Tall, slender, and casual, Mme. Storey among the other women looked like a cardinal bird in a cage of tame canaries. Her smile was perfectly good-humored and inscrutable. I felt enmity in the room, but among those glassy smiles I could not locate it.

Horace Laghet seemed to get his pleasure out of insulting everybody. That was his idea of humor. When he brought his brother up to introduce him to Mme. Storey he said: “This is little Adrian who will kiss your hand and do a little song and dance or paint a little picture or what you will!”

A loud laugh greeted this. Horace’s cracks naturally were sure of a big hand. I could see by Adrian’s eyes that it flicked him on the raw, but he swallowed it.

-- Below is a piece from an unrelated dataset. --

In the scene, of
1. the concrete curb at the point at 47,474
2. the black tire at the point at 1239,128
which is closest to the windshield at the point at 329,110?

Horace, indifferent to what anybody might think, bore himself in a loverly fashion towards the beautiful Adele—a contemptuous lover. This made me feel more than ever sorry for the girl he was supposed to be engaged to. Celia didn’t seem to mind. Perhaps she was too inexperienced to realize what it meant. I wondered what her mother was about. Willing, I suppose, to overlook anything if she could only take the rich Horace into camp.

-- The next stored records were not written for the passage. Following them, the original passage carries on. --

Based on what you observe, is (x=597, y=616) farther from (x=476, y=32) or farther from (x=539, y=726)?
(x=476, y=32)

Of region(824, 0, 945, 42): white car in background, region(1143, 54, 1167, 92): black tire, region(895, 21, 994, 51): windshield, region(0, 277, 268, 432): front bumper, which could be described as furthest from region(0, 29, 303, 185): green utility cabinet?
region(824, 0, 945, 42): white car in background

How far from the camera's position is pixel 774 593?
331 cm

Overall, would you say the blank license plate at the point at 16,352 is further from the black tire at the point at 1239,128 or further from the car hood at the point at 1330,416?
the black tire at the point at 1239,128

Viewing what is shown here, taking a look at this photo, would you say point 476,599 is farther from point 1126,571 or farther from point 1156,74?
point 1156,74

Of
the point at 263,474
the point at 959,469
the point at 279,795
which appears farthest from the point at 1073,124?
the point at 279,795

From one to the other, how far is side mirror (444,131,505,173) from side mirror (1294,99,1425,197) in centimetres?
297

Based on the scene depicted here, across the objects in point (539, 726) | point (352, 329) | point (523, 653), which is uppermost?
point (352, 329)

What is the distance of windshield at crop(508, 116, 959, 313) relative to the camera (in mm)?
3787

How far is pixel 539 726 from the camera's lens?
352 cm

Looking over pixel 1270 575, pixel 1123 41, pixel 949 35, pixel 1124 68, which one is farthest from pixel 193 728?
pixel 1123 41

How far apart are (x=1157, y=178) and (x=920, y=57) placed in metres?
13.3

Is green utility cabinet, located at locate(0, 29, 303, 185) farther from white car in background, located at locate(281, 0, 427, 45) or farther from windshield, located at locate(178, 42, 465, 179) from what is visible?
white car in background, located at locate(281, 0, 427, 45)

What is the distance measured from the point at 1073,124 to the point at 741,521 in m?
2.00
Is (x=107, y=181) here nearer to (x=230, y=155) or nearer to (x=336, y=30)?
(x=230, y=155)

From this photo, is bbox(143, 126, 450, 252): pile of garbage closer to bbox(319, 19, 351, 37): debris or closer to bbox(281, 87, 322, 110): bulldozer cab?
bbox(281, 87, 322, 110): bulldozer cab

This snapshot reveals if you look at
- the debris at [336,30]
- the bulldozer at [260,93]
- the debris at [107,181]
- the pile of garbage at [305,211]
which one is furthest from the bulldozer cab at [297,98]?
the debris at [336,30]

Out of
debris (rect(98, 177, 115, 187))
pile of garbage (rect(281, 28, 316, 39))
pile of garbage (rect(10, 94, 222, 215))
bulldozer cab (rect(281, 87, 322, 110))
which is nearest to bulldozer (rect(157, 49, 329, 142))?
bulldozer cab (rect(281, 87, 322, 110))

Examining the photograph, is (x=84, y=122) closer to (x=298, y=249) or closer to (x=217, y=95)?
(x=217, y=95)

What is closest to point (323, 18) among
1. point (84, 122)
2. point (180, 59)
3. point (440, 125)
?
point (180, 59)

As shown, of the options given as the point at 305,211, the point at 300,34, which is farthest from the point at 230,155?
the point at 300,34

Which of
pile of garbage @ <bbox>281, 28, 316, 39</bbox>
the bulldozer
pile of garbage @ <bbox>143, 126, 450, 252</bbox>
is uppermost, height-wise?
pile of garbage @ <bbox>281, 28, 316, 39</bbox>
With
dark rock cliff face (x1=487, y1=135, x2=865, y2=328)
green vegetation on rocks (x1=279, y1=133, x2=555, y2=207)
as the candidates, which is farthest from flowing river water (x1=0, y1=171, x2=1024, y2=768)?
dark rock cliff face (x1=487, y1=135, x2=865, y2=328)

The yacht was under way and I went to one of the windows to watch the panorama of the city moving by. It was hard to believe that we had already cut loose from all we knew. The East Side waterfront is far from beautiful, but I felt a sudden love for the old town and heartily wished myself ashore. Moment by moment I liked our situation less.

Adele joined me at the window. She said, lightly, “I wonder if it will show any change when we come back.”

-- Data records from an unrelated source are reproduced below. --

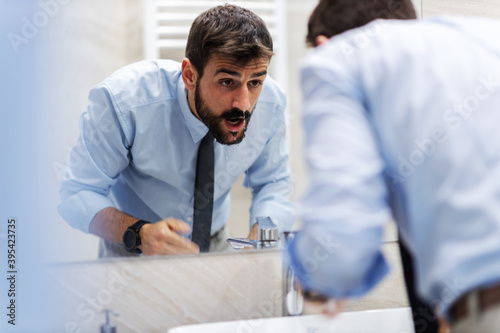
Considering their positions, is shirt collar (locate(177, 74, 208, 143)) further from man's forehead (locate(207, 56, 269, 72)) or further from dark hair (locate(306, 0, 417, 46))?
dark hair (locate(306, 0, 417, 46))

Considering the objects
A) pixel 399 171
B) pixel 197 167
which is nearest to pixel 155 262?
pixel 197 167

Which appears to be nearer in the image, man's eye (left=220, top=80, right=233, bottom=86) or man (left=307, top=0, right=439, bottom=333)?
man (left=307, top=0, right=439, bottom=333)

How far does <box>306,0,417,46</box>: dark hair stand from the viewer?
717mm

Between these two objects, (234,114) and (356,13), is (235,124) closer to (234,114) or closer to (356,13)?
(234,114)

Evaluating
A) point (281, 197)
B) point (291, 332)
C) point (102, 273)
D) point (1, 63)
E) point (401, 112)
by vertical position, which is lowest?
point (291, 332)

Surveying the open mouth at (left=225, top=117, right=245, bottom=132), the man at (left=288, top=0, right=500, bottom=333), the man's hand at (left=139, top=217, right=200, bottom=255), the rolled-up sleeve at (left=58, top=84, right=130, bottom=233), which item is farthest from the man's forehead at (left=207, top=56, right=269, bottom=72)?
the man at (left=288, top=0, right=500, bottom=333)

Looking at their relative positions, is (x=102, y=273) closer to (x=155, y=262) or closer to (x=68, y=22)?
(x=155, y=262)

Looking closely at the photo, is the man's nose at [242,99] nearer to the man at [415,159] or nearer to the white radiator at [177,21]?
the white radiator at [177,21]

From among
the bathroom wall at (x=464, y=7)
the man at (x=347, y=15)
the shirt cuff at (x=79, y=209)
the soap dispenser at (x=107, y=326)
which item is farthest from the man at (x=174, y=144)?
the bathroom wall at (x=464, y=7)

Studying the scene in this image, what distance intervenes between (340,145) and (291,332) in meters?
0.66

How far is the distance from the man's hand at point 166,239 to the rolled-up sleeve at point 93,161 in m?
0.10

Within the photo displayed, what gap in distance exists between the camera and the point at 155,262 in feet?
3.56

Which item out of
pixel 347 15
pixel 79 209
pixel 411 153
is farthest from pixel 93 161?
pixel 411 153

“Who can tell?” I said. And to myself I added: “Will we show any change when we come back? And will we all come back?”

“Just the same I’m glad to get away for a while,” Adele went on, with her meaningless professional-beauty smile. “Life in New York is so wearing!”

She was very beautiful. I wondered if there were any real feelings under that perfect mask. I presently found out.

A sailor came walking along the deck outside. I saw him before Adele did. I was struck by his appearance because he didn’t look like a common sailor, but like a member of the younger country-club set who had been hitting it up; a clean-cut young man who was getting a little blurry. He didn’t know anyone was watching him. There was a possessed look in his eyes, such as you see in one who goes along the street muttering to himself.

When he saw me, he dropped his head and assumed the slouch of a common fellow. He went by us with his head down. I heard Adele gasp, and her slender fingers closed around my wrist like a vise.

“Please! please,” she stammered, “come downstairs with me.”

I followed her wonderingly through the door into the stair hall. She was careful to keep her back turned to the others in the room. Her knees were giving under her. Yet when Horace called out, “Where are you going, Adele?” she sang out, gaily, “Back in half a moment.”

She went stumbling down the stairs. I heard her murmuring to herself: “O my God! What am I going to do?” She clung to the post at the bottom, white-faced and shaking. In a moment she opened her eyes and said, with a ghastly attempt to laugh it off:

“What must you think of me?”

“You are not well,” I said.

“Yes ... yes,” she said, eagerly. “It was so hot upstairs I thought I was going to faint.”

I said nothing. Feeling, perhaps, that her excuse was rather lame, she went on: “I have a bad heart, you see, and naturally one doesn’t want a man to know it. If you had not come with me Horace would have followed and ... and his eyes are so sharp!” A terrible shudder went through her thin body.

“Come to my cabin and get a spot of brandy,” I said.

When she had swallowed the brandy she began to chatter. “I feel all right now. It was nothing at all. Nothing. So silly of me! Dear me! I hope I’m not going to be a bad sailor!” And so on. But her eyes were still sick with fear.

She went to the mirror and rubbed a little rouge into her cheeks, then turned her head this way and that, gazing into her face with the most penetrating anxiety. I suppose that face meant everything in the world to her. It was all she had.

She entered the winter garden with a gay rattle of talk. “Horace, when are you going to show us over the vessel? I can’t wait until I see the swimming pool. It’s all perfectly marvelous! Like Aladdin’s cave afloat!”

In my mind I could still hear that desperate voice murmuring: “O my God! What am I going to do?”